Anomalous Aharonov--Bohm gap oscillations in carbon nanotubes

TL;DR

This paper reveals that curvature effects and electron spill-out significantly alter the expected Aharonov-Bohm gap oscillations in carbon nanotubes, challenging previous assumptions and predicting new phenomena.

Contribution

It introduces an ab-initio approach showing that curvature and electron spill-out modify the Aharonov-Bohm effect in nanotubes, providing new insights into their electronic behavior.

Findings

Breakdown of periodicity in gap oscillations due to curvature effects

Prediction of a large metallic phase at low magnetic flux in multi-walled nanotubes

Identification of anomalous Aharonov-Bohm phenomena in semi-conductive and metallic tubes

Abstract

The gap oscillations caused by a magnetic flux penetrating a carbon nanotube represent one of the most spectacular observation of the Aharonov-Bohm effect at the nano--scale.
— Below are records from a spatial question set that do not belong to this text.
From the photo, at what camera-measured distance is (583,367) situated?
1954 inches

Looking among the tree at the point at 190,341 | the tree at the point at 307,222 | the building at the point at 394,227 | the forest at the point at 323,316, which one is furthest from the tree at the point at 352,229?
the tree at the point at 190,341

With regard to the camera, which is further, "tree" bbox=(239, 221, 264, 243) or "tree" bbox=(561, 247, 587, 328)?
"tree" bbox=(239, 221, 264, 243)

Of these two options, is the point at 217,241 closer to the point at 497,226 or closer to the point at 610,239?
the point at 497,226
Our understanding of this effect is, however, based on the assumption that the electrons are strictly confined on the tube surface, on trajectories that are not modified by curvature effects. Using an ab-initio approach based on Density Functional Theory we show that this assumption fails at the nano-scale inducing important corrections to the physics of the Aharonov-Bohm effect. Curvature effects and electronic density spilled out of the nanotube surface are shown to break the periodicity of the gap oscillations. We predict the key phenomenological features of this anomalous Aharonov-Bohm effect in semi-conductive and metallic tubes and the existence of a large metallic phase in the low flux regime of Multi-walled nanotubes, also suggesting possible experiments to validate our results.